* BEGIN RECORDS FOR PROCESSING *

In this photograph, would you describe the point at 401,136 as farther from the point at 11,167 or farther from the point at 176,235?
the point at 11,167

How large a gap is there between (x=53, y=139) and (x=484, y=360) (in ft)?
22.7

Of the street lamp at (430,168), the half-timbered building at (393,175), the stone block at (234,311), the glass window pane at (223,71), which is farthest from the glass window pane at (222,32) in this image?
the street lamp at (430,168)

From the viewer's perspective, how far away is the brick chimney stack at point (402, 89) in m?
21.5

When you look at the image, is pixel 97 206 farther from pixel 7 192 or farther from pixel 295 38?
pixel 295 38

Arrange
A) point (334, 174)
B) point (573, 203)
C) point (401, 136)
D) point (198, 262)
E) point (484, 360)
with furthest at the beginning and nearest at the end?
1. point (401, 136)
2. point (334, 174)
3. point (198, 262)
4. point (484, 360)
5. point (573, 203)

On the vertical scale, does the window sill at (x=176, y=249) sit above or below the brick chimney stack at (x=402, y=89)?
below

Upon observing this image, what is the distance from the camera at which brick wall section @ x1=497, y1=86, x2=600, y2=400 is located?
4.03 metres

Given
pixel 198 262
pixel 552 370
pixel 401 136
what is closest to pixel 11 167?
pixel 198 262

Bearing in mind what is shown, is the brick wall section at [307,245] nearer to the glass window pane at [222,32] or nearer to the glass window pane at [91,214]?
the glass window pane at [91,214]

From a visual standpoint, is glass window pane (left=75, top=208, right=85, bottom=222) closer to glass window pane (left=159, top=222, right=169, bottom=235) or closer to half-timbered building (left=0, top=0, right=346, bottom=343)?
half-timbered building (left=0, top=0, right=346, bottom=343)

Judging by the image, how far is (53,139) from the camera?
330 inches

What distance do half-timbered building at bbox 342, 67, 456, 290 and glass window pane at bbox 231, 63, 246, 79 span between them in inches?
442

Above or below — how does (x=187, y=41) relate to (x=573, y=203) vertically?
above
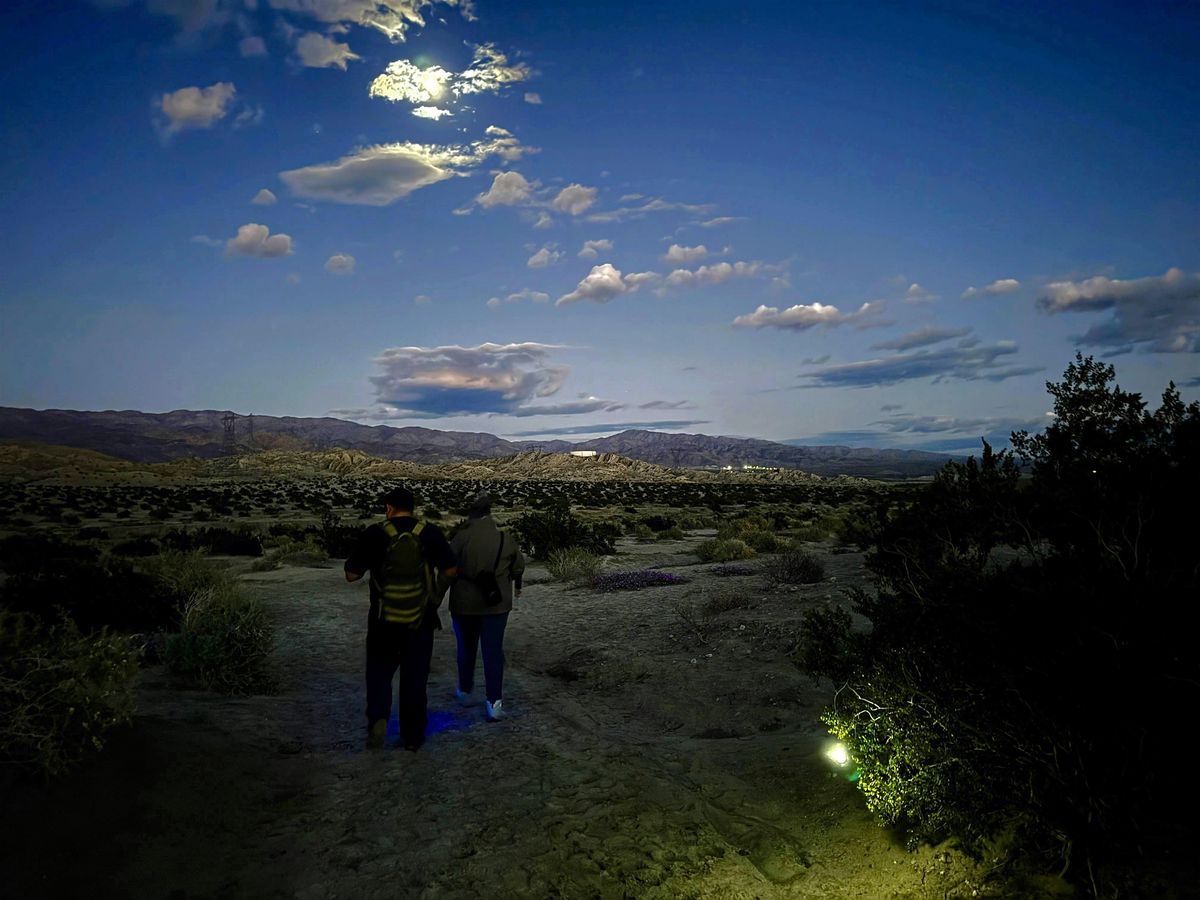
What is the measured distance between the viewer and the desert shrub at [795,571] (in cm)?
1288

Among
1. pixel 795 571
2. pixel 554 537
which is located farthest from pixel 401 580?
pixel 554 537

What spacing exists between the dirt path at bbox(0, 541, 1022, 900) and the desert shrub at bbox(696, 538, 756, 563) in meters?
10.2

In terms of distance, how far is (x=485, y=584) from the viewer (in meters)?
6.43

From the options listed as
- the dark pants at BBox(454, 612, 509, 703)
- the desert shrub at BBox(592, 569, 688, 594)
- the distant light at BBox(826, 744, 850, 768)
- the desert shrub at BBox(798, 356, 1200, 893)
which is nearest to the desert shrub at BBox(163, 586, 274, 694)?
the dark pants at BBox(454, 612, 509, 703)

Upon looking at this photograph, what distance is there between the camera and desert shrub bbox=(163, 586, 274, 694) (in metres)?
7.39

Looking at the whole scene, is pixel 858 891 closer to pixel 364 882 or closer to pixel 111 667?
pixel 364 882

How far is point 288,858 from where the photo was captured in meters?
4.00

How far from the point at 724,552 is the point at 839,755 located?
13.2m

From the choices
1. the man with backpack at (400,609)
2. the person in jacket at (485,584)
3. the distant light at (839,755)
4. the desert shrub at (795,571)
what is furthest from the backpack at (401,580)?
the desert shrub at (795,571)

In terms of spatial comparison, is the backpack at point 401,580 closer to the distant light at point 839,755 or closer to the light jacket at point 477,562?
the light jacket at point 477,562

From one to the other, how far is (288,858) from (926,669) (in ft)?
13.5

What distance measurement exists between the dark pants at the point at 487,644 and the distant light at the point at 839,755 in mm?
3103

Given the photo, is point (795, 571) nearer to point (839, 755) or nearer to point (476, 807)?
point (839, 755)

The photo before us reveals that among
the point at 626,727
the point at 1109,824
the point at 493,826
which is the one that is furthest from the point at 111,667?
the point at 1109,824
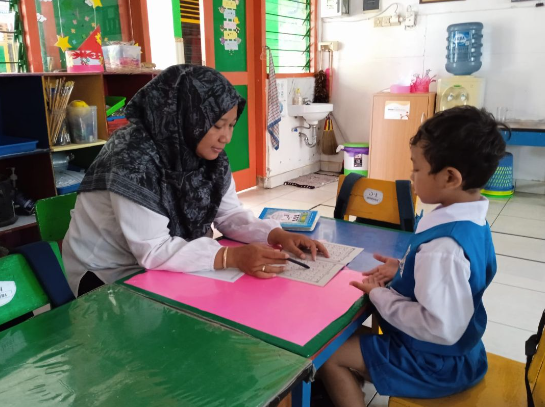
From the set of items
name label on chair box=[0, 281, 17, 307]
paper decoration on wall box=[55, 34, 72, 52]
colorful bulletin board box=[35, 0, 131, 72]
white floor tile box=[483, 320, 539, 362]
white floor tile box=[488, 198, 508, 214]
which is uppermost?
colorful bulletin board box=[35, 0, 131, 72]

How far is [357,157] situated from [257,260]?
159 inches

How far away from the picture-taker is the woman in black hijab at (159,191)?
4.26ft

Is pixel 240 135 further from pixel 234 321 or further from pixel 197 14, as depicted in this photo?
pixel 234 321

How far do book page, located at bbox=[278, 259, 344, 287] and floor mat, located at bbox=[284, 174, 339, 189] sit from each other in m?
3.59

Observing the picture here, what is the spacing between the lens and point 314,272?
126 cm

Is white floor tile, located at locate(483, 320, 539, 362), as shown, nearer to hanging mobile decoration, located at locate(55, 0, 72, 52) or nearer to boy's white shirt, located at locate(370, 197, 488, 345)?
boy's white shirt, located at locate(370, 197, 488, 345)

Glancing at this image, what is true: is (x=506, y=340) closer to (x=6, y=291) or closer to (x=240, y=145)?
(x=6, y=291)

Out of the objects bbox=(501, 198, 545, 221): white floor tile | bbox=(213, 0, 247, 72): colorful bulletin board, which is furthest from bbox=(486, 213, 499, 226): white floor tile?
bbox=(213, 0, 247, 72): colorful bulletin board

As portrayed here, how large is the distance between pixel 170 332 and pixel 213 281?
0.28m

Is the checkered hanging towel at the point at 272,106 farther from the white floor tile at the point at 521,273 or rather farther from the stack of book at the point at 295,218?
the stack of book at the point at 295,218

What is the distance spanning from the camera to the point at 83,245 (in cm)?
145

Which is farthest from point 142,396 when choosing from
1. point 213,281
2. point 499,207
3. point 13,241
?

* END RECORDS FOR PROCESSING *

» **AIM OF THE TASK**
Everything from the line containing "Observing the picture" to the last line of the entries above should be quoted exactly, and only that.

» **FULL OUTPUT**
Observing the picture here, what is the spacing between the lens and point 314,272?
126 cm

Is white floor tile, located at locate(483, 320, 539, 362), as shown, nearer to hanging mobile decoration, located at locate(55, 0, 72, 52) or nearer to boy's white shirt, located at locate(370, 197, 488, 345)?
boy's white shirt, located at locate(370, 197, 488, 345)

Glancing at this image, what is true: is (x=506, y=340) closer to (x=6, y=291) or closer to (x=240, y=145)?
(x=6, y=291)

Out of the objects bbox=(501, 198, 545, 221): white floor tile | bbox=(213, 0, 247, 72): colorful bulletin board, which is furthest from bbox=(486, 213, 499, 226): white floor tile?
bbox=(213, 0, 247, 72): colorful bulletin board

As portrayed here, how large is the distance between pixel 170 332 and pixel 213 281?
0.28m

Is the checkered hanging towel at the point at 272,106 farther from the white floor tile at the point at 521,273 or rather farther from the stack of book at the point at 295,218?
the stack of book at the point at 295,218

What is the distance spanning from the camera to the point at 83,245 (in cm)?
145

Which is farthest from point 142,396 when choosing from
1. point 213,281
2. point 499,207
3. point 13,241
?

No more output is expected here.